## [EXERCISE REQUIREMENTS]
Transcribe the following entries word for word. End with the line where "creating & executing a strategy" appears.

---- INPUT FOR THIS TASK

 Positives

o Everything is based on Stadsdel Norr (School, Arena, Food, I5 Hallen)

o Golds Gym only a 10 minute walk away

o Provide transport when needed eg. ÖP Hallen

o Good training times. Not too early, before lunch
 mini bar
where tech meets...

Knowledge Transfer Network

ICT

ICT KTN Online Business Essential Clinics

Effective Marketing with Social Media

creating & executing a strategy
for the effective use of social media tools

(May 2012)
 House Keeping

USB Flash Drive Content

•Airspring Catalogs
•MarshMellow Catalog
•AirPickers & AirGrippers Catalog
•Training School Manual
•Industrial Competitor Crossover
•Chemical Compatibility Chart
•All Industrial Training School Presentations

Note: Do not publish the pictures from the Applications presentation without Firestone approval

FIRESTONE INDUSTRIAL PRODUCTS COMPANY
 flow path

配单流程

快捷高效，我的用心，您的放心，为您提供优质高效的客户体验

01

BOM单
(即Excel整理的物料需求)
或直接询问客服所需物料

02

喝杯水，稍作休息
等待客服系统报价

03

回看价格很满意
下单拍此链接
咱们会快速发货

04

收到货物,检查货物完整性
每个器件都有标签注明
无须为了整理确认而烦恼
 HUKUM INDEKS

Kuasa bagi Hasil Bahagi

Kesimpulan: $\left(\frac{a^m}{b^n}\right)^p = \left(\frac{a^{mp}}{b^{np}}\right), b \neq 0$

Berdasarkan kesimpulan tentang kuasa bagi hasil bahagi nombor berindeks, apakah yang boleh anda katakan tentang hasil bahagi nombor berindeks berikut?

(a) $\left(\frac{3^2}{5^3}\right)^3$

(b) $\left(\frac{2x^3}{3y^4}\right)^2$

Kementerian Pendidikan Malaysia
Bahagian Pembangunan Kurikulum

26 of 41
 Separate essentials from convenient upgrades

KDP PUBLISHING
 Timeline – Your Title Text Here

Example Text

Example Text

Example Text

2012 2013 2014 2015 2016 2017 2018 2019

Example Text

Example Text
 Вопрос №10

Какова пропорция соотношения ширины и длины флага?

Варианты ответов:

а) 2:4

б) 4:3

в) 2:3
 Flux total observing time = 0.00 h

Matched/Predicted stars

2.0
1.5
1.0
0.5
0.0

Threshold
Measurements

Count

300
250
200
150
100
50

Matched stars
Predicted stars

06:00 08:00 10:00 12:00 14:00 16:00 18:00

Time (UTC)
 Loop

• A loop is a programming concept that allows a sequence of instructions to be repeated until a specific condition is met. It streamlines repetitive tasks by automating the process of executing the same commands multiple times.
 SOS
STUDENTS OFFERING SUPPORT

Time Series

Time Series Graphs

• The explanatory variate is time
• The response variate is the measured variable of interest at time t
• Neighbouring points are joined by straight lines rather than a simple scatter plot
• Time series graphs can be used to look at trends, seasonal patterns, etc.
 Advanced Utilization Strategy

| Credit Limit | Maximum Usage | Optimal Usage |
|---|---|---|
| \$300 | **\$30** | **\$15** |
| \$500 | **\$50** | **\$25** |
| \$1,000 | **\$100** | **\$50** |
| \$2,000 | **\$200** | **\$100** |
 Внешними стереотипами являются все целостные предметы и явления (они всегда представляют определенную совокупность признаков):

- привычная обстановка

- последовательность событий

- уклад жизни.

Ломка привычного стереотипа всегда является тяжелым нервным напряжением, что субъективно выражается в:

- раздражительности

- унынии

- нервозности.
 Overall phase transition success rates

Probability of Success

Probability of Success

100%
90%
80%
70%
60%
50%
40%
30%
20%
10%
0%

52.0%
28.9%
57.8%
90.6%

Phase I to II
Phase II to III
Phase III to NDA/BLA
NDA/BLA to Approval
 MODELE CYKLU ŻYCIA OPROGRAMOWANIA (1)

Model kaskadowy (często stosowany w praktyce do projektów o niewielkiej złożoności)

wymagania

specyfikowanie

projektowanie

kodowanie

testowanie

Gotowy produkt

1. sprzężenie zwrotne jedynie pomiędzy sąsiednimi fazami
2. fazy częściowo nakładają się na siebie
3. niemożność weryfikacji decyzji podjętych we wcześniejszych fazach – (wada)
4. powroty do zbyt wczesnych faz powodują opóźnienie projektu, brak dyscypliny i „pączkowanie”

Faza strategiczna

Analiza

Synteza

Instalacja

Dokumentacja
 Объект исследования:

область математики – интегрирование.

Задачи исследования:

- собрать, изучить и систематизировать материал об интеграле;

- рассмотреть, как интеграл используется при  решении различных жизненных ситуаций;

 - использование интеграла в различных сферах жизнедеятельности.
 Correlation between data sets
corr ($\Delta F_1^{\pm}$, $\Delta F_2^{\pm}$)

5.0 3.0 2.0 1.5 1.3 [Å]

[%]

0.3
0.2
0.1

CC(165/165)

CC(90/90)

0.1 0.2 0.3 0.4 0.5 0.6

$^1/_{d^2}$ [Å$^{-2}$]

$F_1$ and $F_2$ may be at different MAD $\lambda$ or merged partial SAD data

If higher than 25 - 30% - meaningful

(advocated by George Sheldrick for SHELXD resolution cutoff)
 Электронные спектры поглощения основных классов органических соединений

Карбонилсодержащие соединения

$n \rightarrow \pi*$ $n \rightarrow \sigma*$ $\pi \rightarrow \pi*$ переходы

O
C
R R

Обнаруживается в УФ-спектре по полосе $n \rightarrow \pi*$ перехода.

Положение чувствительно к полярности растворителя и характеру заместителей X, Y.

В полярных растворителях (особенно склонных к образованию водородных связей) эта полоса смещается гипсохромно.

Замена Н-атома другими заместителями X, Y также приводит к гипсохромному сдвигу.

--------

## [TASK SOLUTION]
 Positives

o Everything is based on Stadsdel Norr (School, Arena, Food, I5 Hallen)

o Golds Gym only a 10 minute walk away

o Provide transport when needed eg. ÖP Hallen

o Good training times. Not too early, before lunch
 mini bar
where tech meets...

Knowledge Transfer Network

ICT

ICT KTN Online Business Essential Clinics

Effective Marketing with Social Media

creating & executing a strategy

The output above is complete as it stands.